In some cases, the discs can break down to the point that the gel-like fluid inside the discs can leak out. This leaking fluid can decrease the height of the damaged disc, leading to increased pain with various movements. The fluid and compressed disc can also place pressure on the nerves surrounding the spinal column. Pinched nerves can cause pain and numbness or tingling in the arms and legs.
The idea behind this treatment is that injecting the cells into the damaged discs will allow them to differentiate into cartilage and connective tissue, helping to regenerate the discs and restore their original function. However, this treatment is not as simple as it sounds.
Potential Downfalls of Stem Cell Injections
Dr. Meyer from the Columbia Interventional Pain Center conducted a study on the effectiveness of these injections for spinal disc injuries. After performing this procedure on 24 individuals, he noted that half of them had another spinal procedure within only two and a half years. Then, out of the 12 other patients, three of them reported no pain relief after 12 months. Overall, this shows a success rate of only around 37 percent.
This low success rate illustrates the potential ineffectiveness that this treatment can have. In addition, half of the study participants undergoing further procedures to try to address their pain is a cause for concern.
Even though some pain relief has been seen with a percentage of stem cell therapy cases, the need for subsequent injections after the initial treatment is quite common. Receiving multiple injections can be financially costly and frustrating, especially if the treatments do not provide the expected benefits.

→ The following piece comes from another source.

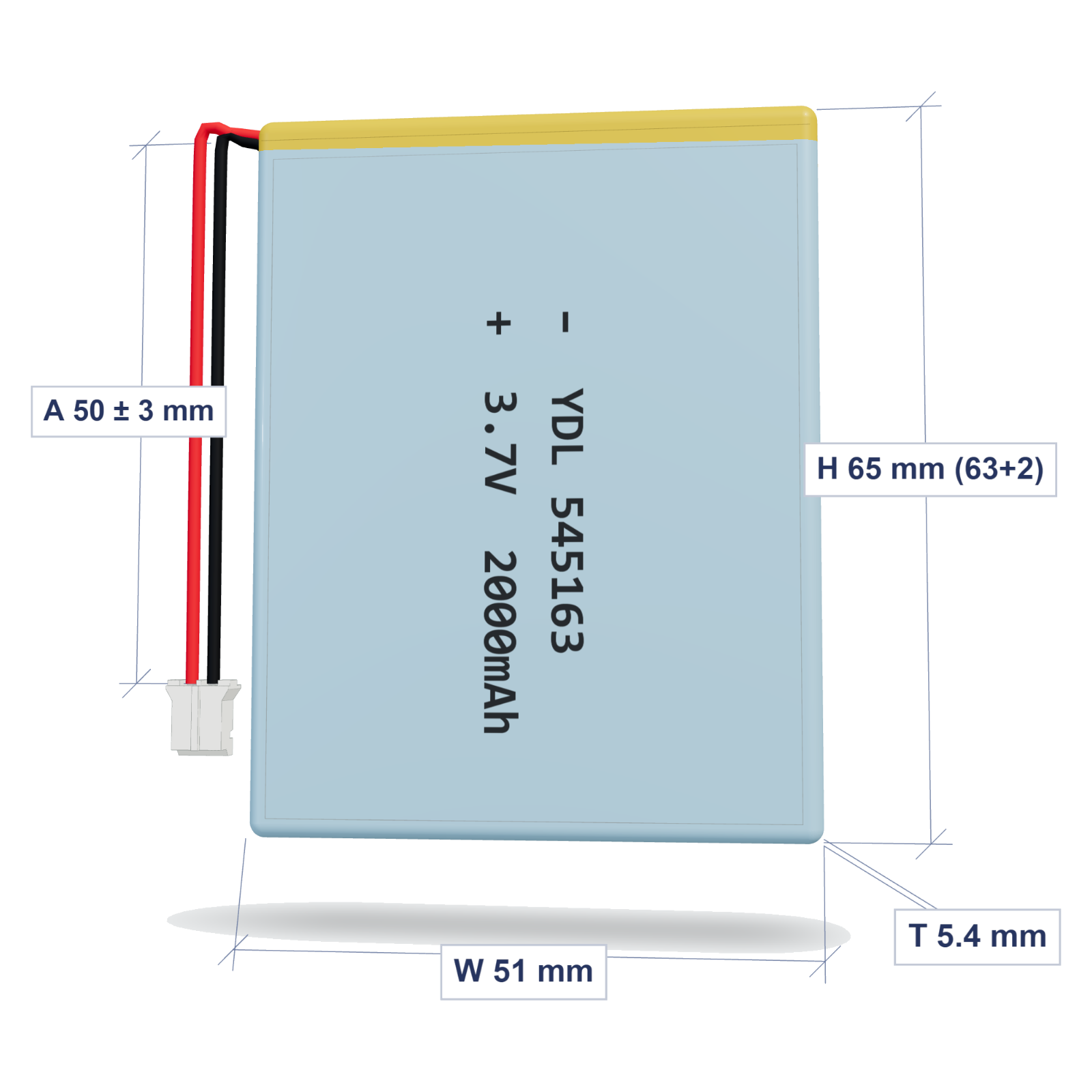 YDL 545163 2000mAh dimensions 5.4x51x65mm, 50mm 26AWG leads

In addition to the frequent ineffectiveness, stem cell injections are also not well regulated when it comes to the sample’s preparation, quality, and concentration. These cells are all processed from the same individual they will be used in. If a person’s immune system is weaker or they do not have healthy cells, inserting these differentiating cells into the spine can have limited benefits or potentially be harmful.
The preparation process can also differ depending on the specific physician performing the aspiration and injection. Differing methods can affect the stem cell concentration of a sample and its effectiveness when used in regenerative medicine.

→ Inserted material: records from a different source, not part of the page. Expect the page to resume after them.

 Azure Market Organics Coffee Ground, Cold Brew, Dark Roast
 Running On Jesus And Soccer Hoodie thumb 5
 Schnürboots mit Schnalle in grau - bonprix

A further area that is not thoroughly controlled is the accuracy of the placement of an injection. If the injection is placed in the wrong location, it can cause severe side effects. One of the largest of these is unwanted growth in certain areas.

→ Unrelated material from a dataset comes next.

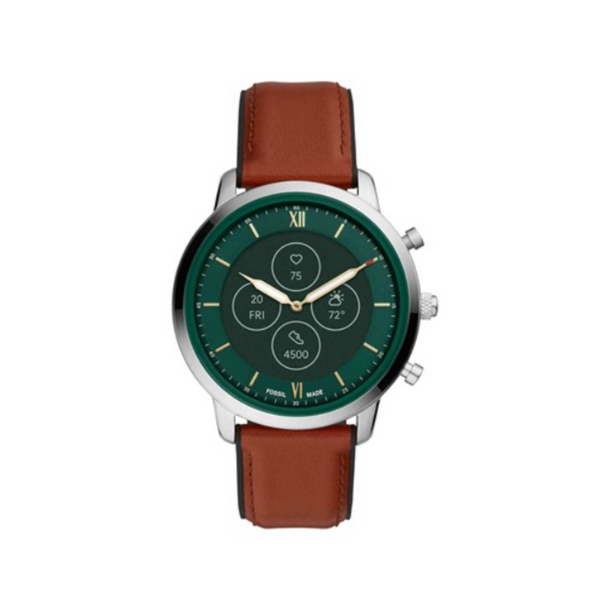 Reloj inteligente híbrido Fossil Neutra HR para hombre con correa de cuero marrón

One study noted that the cells have the possibility of spreading outside of the annulus, the outer layer, of the spinal disc. This caused abnormal growth on the outside of the vertebrae, which can lead to side effects similar to those seen with degenerative disc disease in the first place.
Discseel® Procedure: The Better Alternative
This is another type of cell-based therapy, but this procedure utilizes an orthobiologic in addition to the cells. This orthobiologic provides many added benefits to the process that are not seen with a simple stem cell injection.
The orthobiologic portion of the injection contains growth factors that help to generate new tissues and restore function to damaged tissues.
The orthobiologic is a somewhat glue-like substance, and it is naturally produced within the body after an injury occurs. It helps close wounds and seal off damaged tissues from the outside environment so that they can heal without becoming infected. This concept is utilized with this procedure.
When it is injected into a torn or cracked disc that is leaking fluid, it can help to plug up any of the holes on the outer section of the disc. This helps to retain the remaining internal fluid. Sealing the discs traps the biologic stem cell mixture inside the disc as well, allowing it to rebuild broken down tissues in the targeted area without having the opportunity to leak out and cause abnormal growths. The ability of the fibrin to seal off the discs also prevents the need for multiple injections and treatments.
This treatment option carries a very high success rate, even for individuals who had previously tried a different spinal procedure but who did not experience favorable results. In fact, 70% of individuals who had undergone previous spinal treatments experienced relief with this orthobiologic treatment. This success rate is almost twice as high as that of stem cell injections, showing that the Discseel Procedure is a much more reliable and effective treatment option.